While this study provides comprehensive evidence for the protective role of organic selenium, certain limitations should be acknowledged. Firstly, the study was conducted in a controlled murine model and the translational applicability of the findings to other species or real-world exposure scenarios requires further validation. Secondly, although we identified transcriptomic changes, the specific contributions of individual selenoproteins in mediating the observed protection were not isolated, leaving the precise molecular mechanisms to be fully elucidated. Finally, the long-term consequences of the selenium intervention beyond 180 days remain unknown. Future research should therefore focus on applied trials in agriculturally relevant animals, utilize genetic knock-out models to pinpoint the roles of key selenoproteins, and investigate the lifelong health outcomes of such nutritional interventions to fully assess their efficacy and safety.

Overall, these findings underscore selenium-enriched rice’s robust protective effect against copper-induced toxicity.
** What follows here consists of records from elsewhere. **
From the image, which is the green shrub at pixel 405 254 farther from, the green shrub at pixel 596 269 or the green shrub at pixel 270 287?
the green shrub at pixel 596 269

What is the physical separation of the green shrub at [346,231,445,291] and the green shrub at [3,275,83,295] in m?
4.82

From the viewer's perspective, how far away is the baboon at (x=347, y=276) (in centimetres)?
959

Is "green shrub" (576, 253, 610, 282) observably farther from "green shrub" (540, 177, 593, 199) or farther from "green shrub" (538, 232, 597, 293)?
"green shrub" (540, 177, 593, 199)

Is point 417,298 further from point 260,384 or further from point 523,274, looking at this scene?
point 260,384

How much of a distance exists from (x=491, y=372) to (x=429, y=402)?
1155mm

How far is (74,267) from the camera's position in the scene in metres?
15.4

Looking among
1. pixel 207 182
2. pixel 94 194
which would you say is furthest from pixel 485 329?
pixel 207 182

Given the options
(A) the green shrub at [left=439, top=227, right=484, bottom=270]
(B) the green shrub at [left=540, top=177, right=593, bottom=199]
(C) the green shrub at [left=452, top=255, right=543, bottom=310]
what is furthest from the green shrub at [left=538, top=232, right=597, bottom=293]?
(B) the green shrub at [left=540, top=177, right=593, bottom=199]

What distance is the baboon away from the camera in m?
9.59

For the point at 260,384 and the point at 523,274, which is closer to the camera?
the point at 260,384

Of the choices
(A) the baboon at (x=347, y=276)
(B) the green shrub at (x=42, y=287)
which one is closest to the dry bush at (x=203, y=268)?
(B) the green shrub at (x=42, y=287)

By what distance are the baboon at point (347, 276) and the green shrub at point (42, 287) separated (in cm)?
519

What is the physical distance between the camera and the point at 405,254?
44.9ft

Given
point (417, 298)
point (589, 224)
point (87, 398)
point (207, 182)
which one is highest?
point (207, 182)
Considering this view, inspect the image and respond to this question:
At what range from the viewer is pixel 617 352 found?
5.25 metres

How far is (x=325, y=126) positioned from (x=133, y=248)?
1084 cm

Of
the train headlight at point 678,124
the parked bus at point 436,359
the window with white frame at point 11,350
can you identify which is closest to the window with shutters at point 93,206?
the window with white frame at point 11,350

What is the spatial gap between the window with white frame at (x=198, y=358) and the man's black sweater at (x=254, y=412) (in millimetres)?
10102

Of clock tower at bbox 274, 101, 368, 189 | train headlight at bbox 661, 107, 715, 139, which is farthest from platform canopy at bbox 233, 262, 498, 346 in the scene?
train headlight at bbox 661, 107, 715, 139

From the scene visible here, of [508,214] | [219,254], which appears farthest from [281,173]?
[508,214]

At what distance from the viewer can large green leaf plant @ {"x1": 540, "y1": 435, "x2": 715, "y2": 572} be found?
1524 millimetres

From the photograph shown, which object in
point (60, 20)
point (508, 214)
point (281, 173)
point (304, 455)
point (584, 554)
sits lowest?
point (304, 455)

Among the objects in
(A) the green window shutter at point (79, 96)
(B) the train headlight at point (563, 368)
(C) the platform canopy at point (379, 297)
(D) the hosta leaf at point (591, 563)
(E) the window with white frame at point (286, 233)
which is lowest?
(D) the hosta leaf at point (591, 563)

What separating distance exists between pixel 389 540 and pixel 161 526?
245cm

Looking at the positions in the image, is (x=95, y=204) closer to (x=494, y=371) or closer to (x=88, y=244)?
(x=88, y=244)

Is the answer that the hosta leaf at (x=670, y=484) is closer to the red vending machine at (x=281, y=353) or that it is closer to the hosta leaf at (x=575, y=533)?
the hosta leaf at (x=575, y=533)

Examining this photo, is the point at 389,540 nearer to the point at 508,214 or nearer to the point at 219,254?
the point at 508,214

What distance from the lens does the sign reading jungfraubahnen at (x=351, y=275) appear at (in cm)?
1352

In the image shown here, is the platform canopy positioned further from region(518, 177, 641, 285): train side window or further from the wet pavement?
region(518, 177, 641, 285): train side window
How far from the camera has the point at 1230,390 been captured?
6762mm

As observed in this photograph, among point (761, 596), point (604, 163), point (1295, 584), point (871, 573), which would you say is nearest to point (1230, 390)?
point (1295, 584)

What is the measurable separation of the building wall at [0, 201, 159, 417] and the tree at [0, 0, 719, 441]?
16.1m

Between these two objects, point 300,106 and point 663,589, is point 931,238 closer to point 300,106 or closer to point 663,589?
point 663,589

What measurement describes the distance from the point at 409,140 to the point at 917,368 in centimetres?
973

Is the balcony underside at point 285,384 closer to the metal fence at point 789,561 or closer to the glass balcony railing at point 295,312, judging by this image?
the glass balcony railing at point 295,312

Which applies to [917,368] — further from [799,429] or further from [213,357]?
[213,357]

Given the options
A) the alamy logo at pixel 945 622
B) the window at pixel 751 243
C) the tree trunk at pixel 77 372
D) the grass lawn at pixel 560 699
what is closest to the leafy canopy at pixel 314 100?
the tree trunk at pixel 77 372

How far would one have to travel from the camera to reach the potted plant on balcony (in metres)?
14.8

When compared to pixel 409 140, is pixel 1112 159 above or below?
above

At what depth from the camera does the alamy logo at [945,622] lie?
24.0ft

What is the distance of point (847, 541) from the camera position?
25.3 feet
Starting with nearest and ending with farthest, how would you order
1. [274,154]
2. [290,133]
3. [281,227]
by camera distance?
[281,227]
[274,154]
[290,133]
The main mechanisms include restoration of mitochondrial function, reduction of ER stress and apoptosis, enhancement of antioxidant and detoxification defenses, and modulation of key metabolic and immune pathways. Selenium-enriched rice may thus represent a promising nutritional strategy for mitigating copper toxicity and preserving hepatic and renal health. Future studies should further investigate the roles of individual selenoproteins and assess long-term outcomes of selenium intervention under chronic copper exposure.